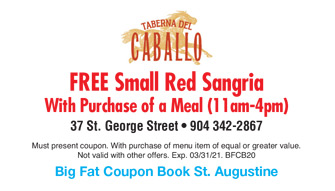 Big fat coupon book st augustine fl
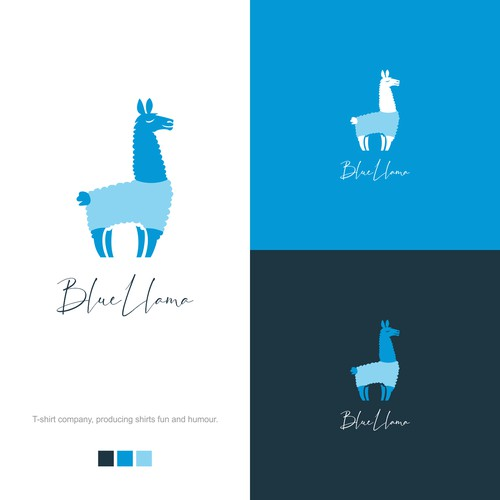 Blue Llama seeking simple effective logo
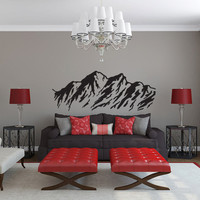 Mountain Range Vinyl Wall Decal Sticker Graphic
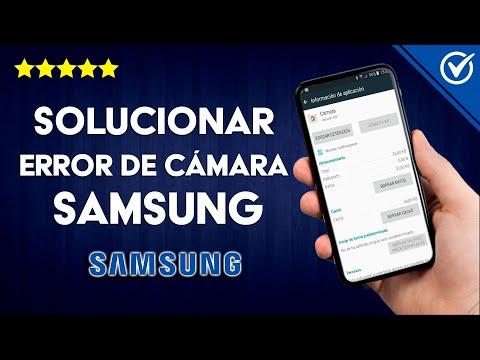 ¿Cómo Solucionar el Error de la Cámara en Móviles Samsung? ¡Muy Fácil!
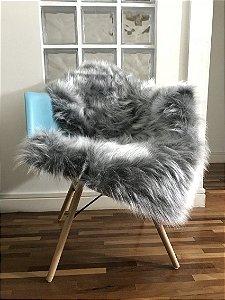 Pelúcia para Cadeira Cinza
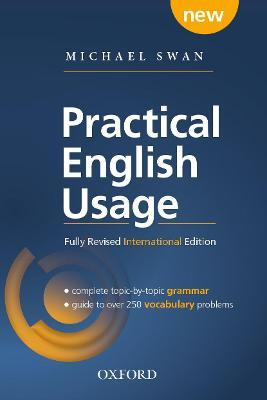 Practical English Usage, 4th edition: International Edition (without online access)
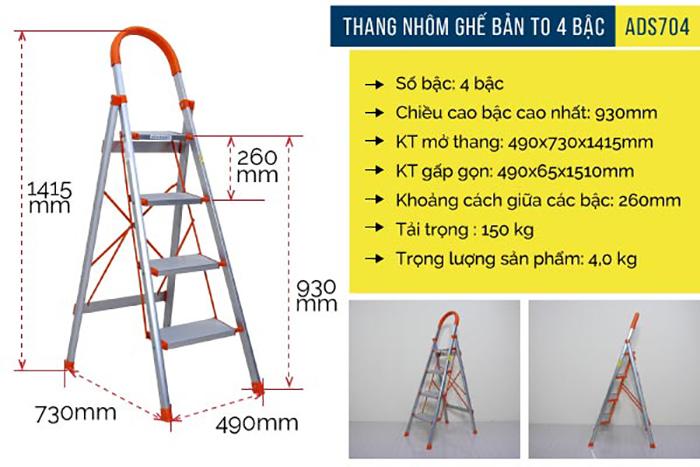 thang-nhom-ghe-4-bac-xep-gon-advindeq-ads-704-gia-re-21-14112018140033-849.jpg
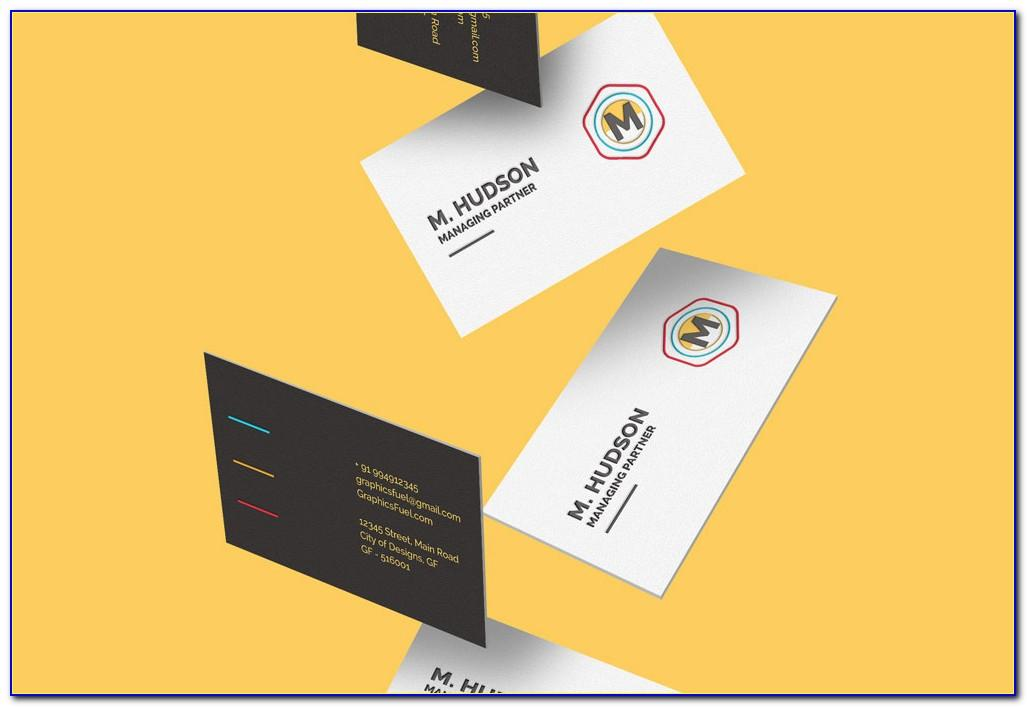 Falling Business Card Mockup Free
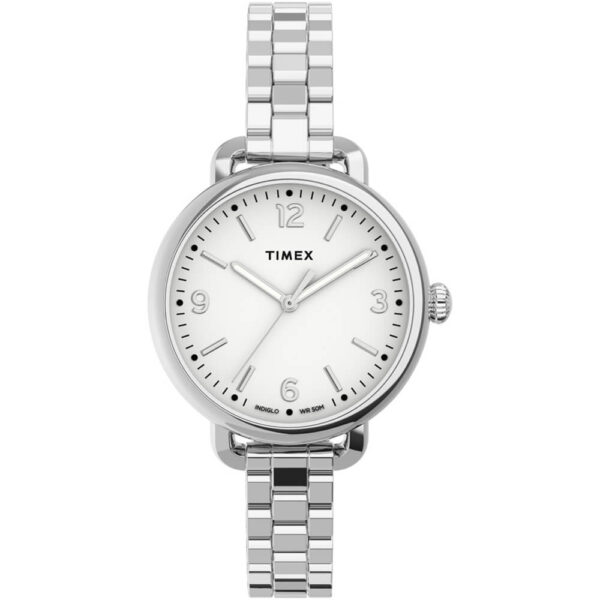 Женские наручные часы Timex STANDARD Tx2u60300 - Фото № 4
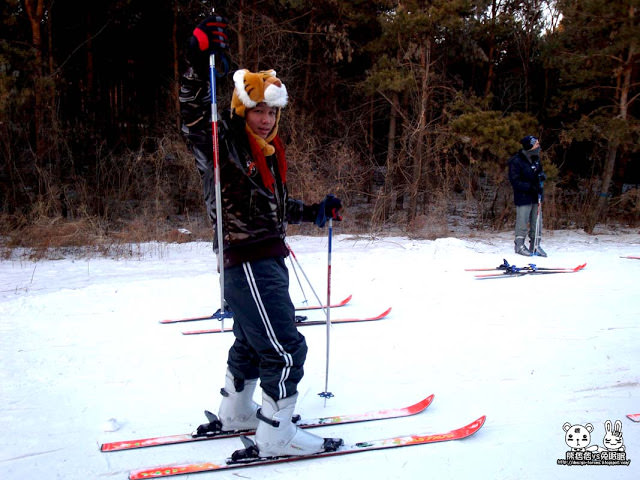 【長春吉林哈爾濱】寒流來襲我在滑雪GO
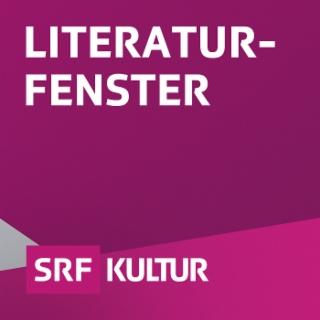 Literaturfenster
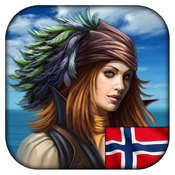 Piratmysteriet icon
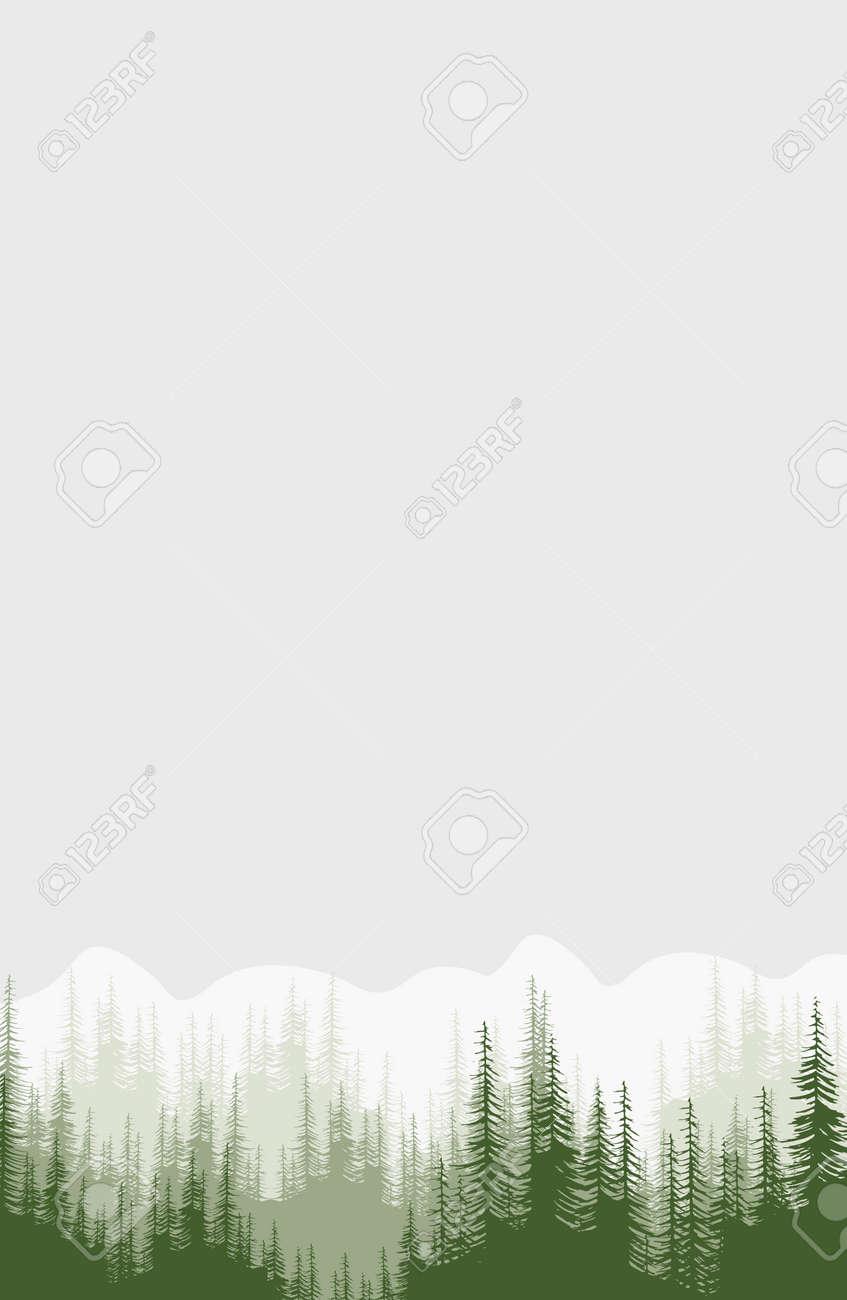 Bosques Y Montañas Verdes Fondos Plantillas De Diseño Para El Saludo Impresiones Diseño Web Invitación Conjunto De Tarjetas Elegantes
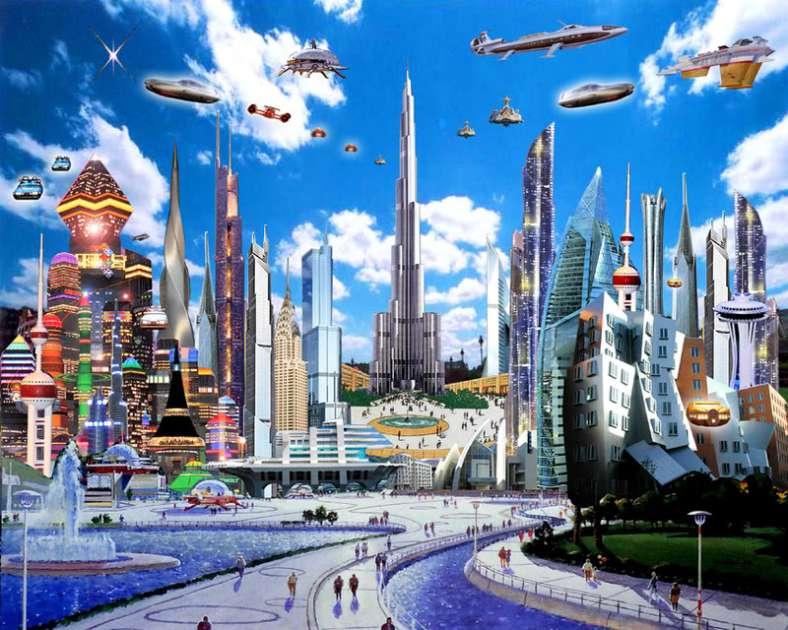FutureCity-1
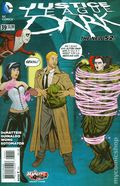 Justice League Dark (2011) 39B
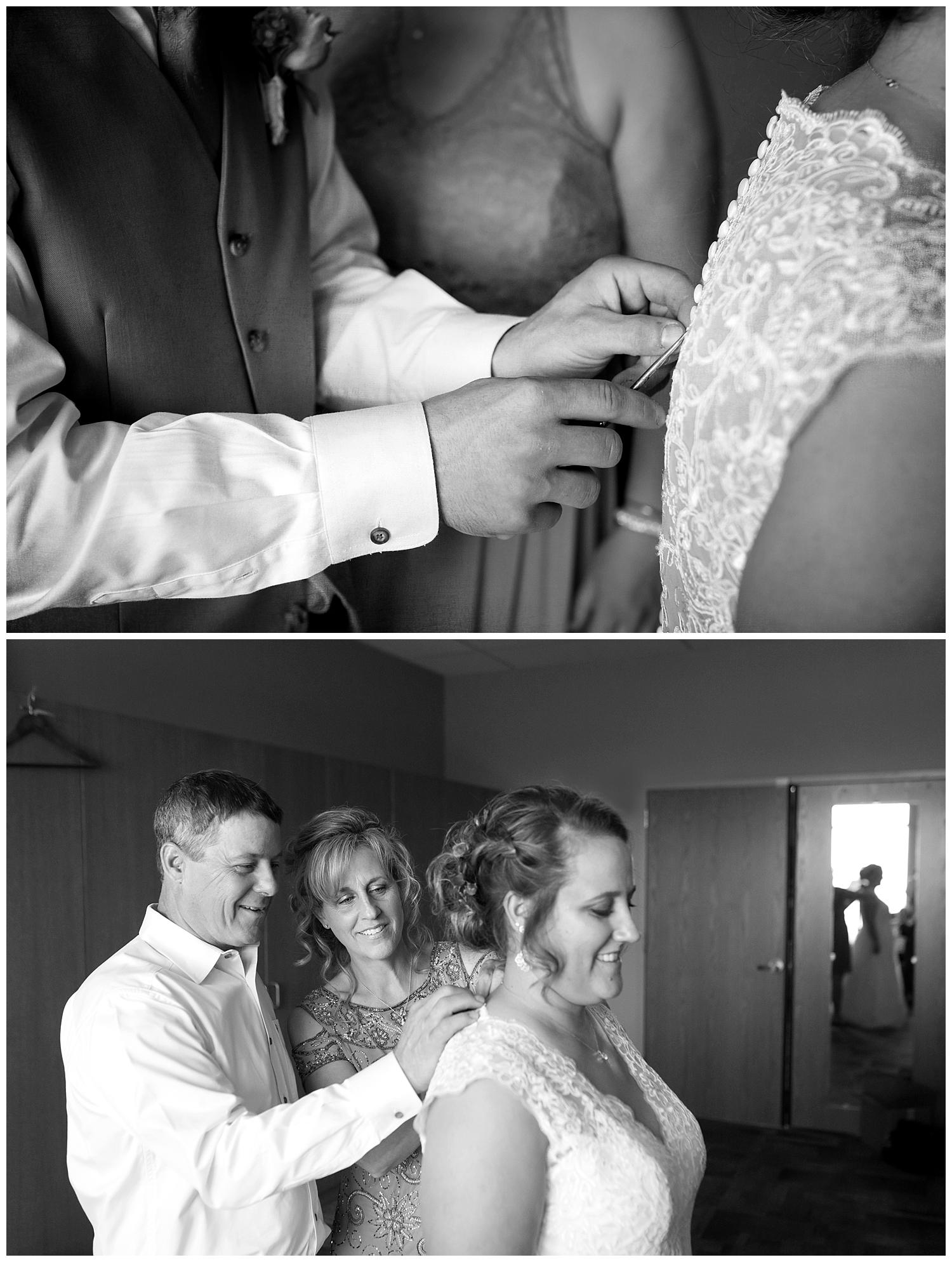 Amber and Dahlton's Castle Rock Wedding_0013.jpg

> WORK REQUIRED:
From the line that includes "Bosques Y Montañas" on down to the last line of the entries above, set down each line exactly, leaving out the pictures.

> ANSWER TO THIS EXERCISE:
 Bosques Y Montañas Verdes Fondos Plantillas De Diseño Para El Saludo Impresiones Diseño Web Invitación Conjunto De Tarjetas Elegantes
FutureCity-1
 Justice League Dark (2011) 39B
 Amber and Dahlton's Castle Rock Wedding_0013.jpg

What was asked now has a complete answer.